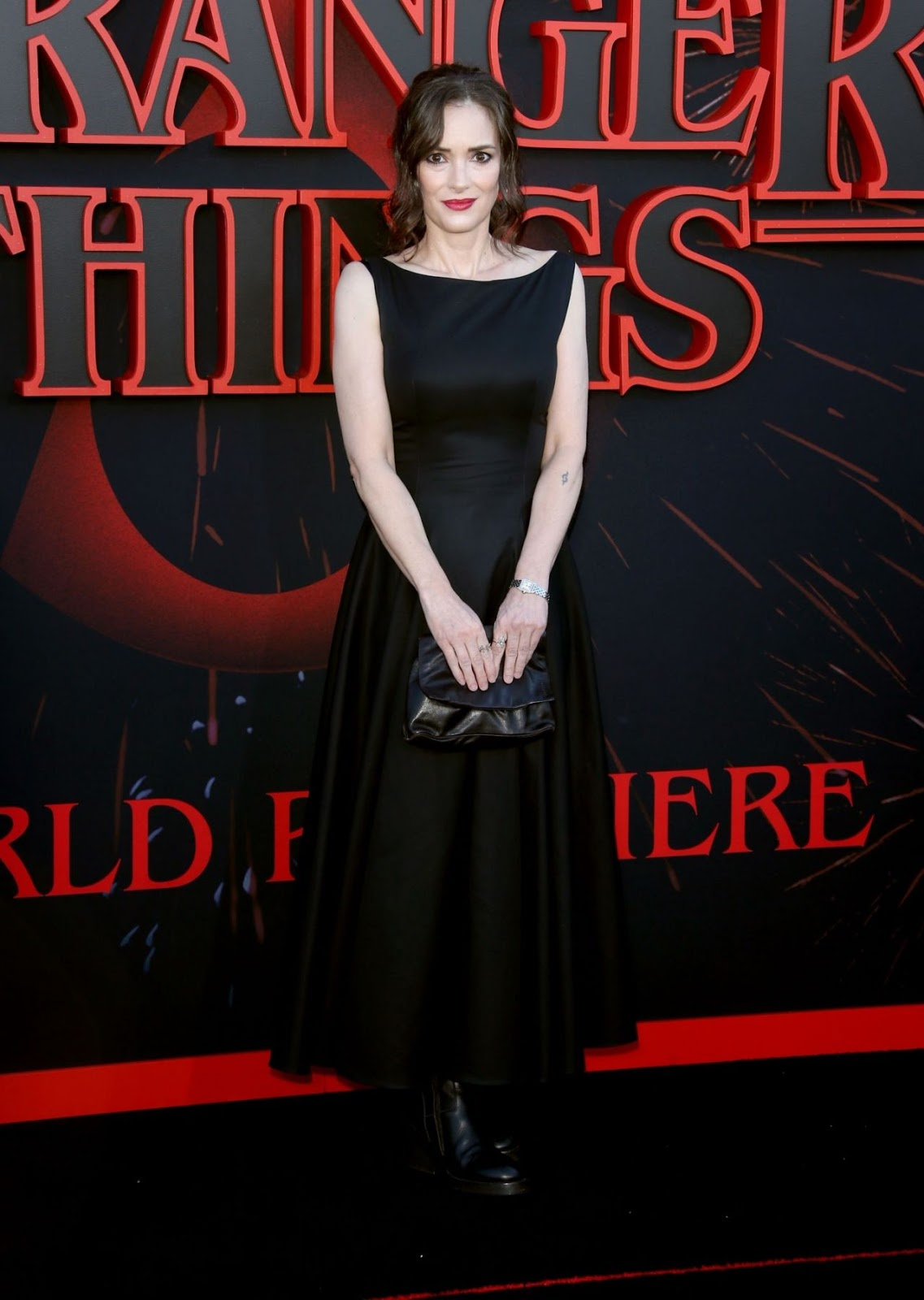 Winona Ryder cuts a sophisticated chic figure in elegant black dress at Stranger Things 3 premiere in Los Angeles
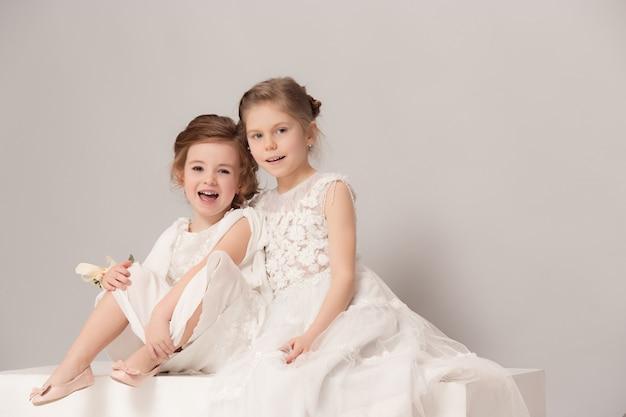 Kleine hübsche mädchen mit blumen in brautkleidern gekleidet.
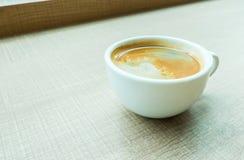 Винтажный фильтр: Закройте вверх по кофейной чашке эспрессо на деревянной таблице в ca Стоковые Изображения RF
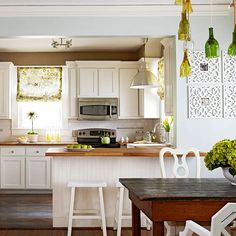 kitchen remodel ideas: beaded board under counters, white cabinets, large pendulum light fixture, wood countertops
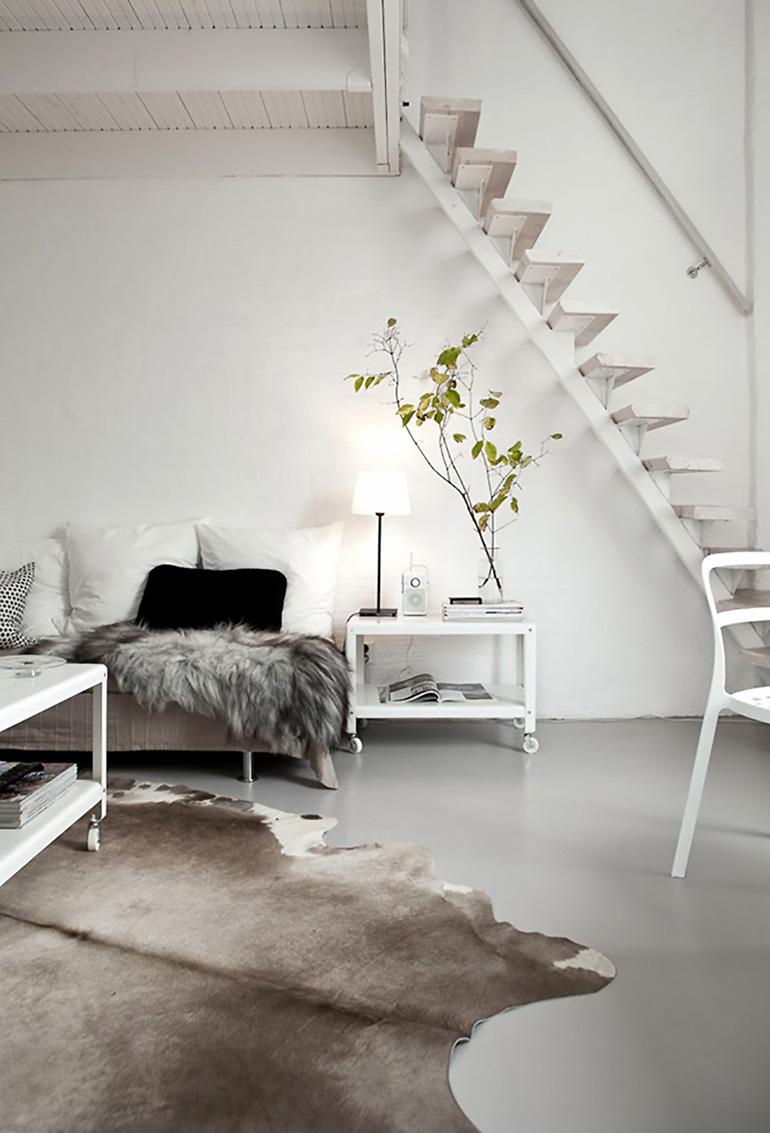 RED REIDING HOOD: Brown cowhide rug minimal white interior cosy scandinavian style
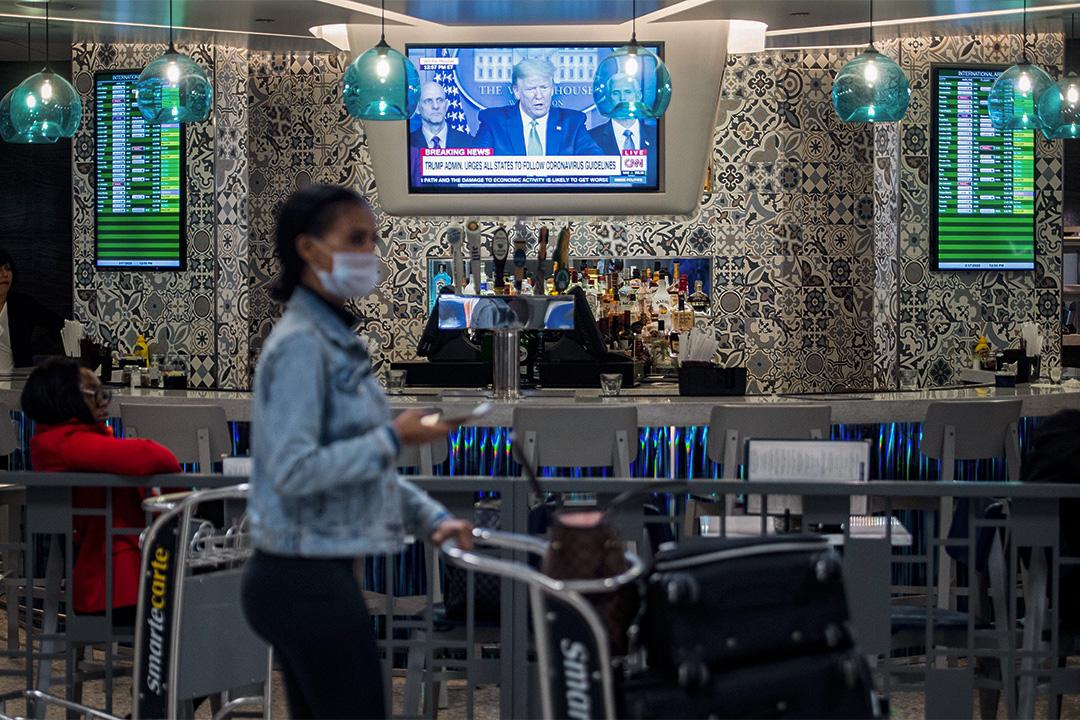 2020年3月17日,一名婦女抵達華盛頓杜勒斯國際機場並經過一家酒吧,電視上可看到美國總統特朗普在新聞發布會上講話。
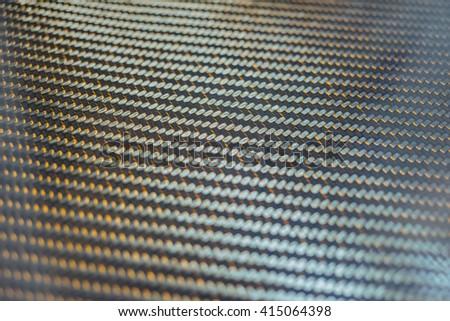 Carbon fiber glossy texture. Shallow focus.  - stock photo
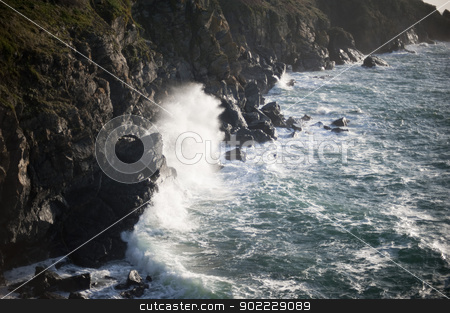 stormy ocean breaking wave stock photo, spray flying off a rock as a breaking wave crashes ashore on a rugded rock coastline by Stephen Gibson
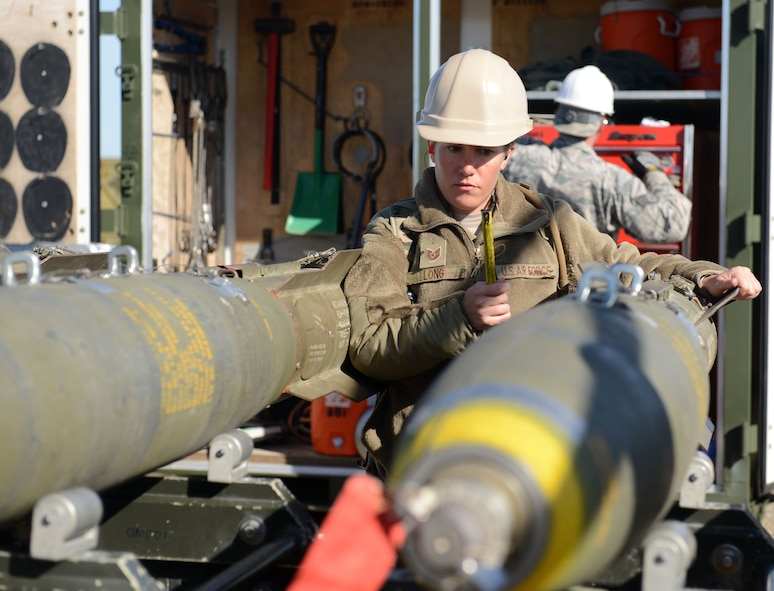 Tech. Sgt. Ashley Long, 9th Munitions Squadron combat advisor, inspects munitions March 15, 2016, at Beale Air Force Base, California. Combat advisors are experienced munitions technicians who advise munitions students attending the Air Force Combat Ammunition Center. (U.S. Air Force photo by Senior Airman Bobby Cummings)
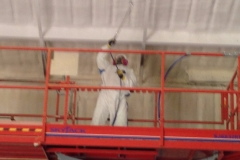 Spray foam contractor applying on steel building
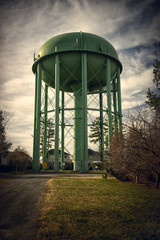 Old Style Green Water Tower
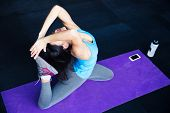picture of yoga mat  - Young woman stretching on yoga mat at gym - JPG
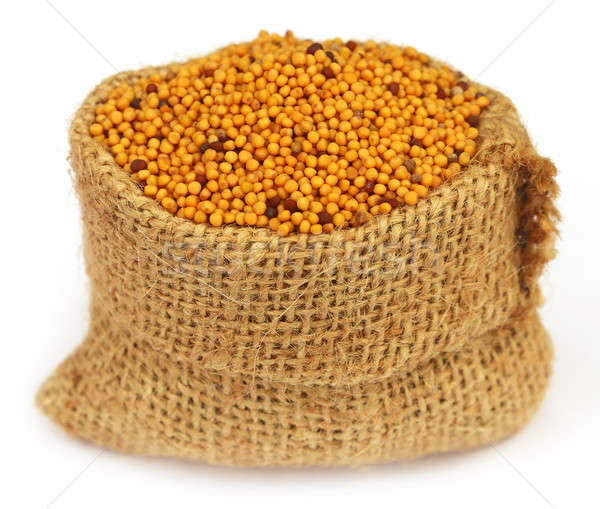 Golden Mustard in a sack bag Stock photo © bdspn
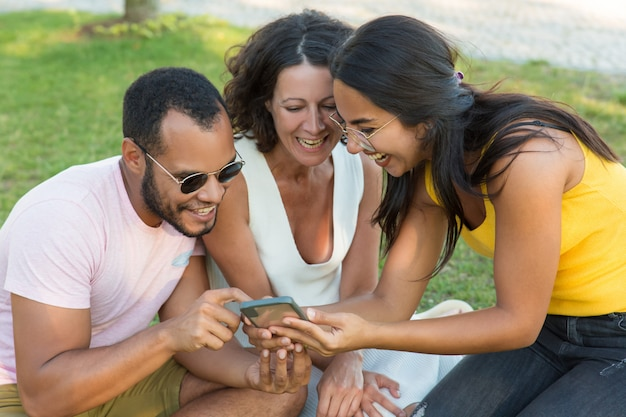 Cheerful multiethnic friends using smartphone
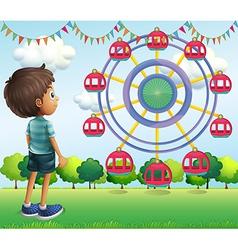 A boy watching the ferris wheels vector
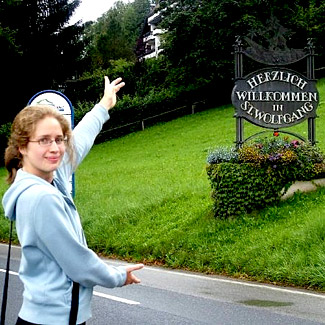 Nora points out a sign in German: Herzlich Willkommen in St. Wolfgang.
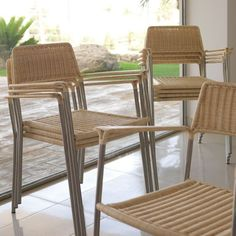 Contemporary chair / with armrests / stackable / rattan ALGAR by Ximo Roca  POINT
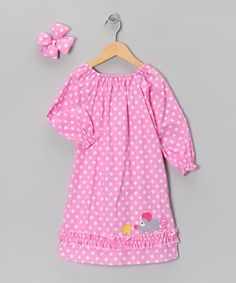 There's nothing quite as adorable as a girl in a peasant dress, with its gathered elastic neckline showcasing rosy little cheeks. A cushy coordinating bow finishes the look like a cherry on top!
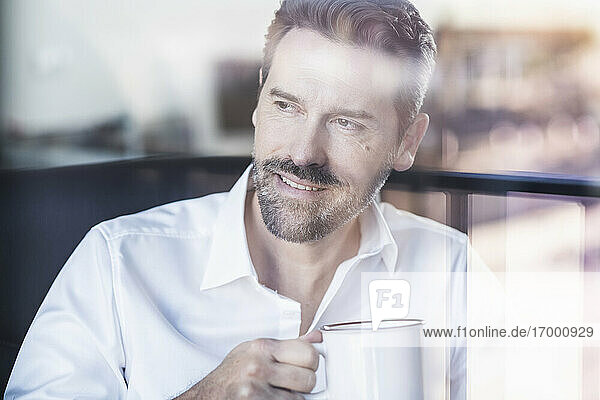 Smiling businessman drinking coffee while sitting at office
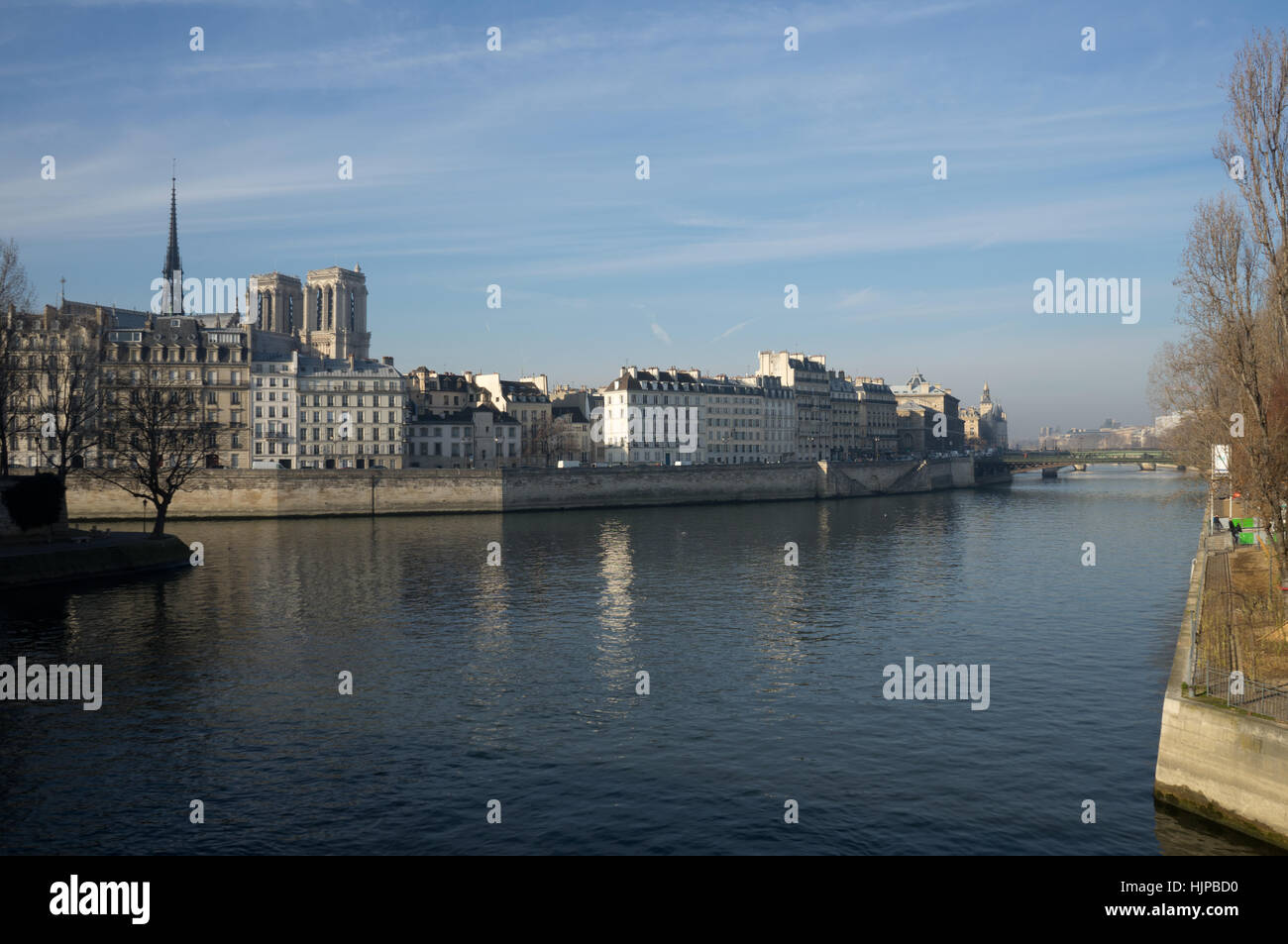 River Seine, Paris looking from Quai de l'Hotel de ville across the bridge to Notre Dame Cathedral. - Stock Image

==============================

Write out the line that contains "A boy watching the ferris wheels vector" and every line after it to the end of the data, exactly as they stand. Omit the pictures.

 A boy watching the ferris wheels vector
 Nora points out a sign in German: Herzlich Willkommen in St. Wolfgang.
 Contemporary chair / with armrests / stackable / rattan ALGAR by Ximo Roca  POINT
 There's nothing quite as adorable as a girl in a peasant dress, with its gathered elastic neckline showcasing rosy little cheeks. A cushy coordinating bow finishes the look like a cherry on top!
 Smiling businessman drinking coffee while sitting at office
 River Seine, Paris looking from Quai de l'Hotel de ville across the bridge to Notre Dame Cathedral. - Stock Image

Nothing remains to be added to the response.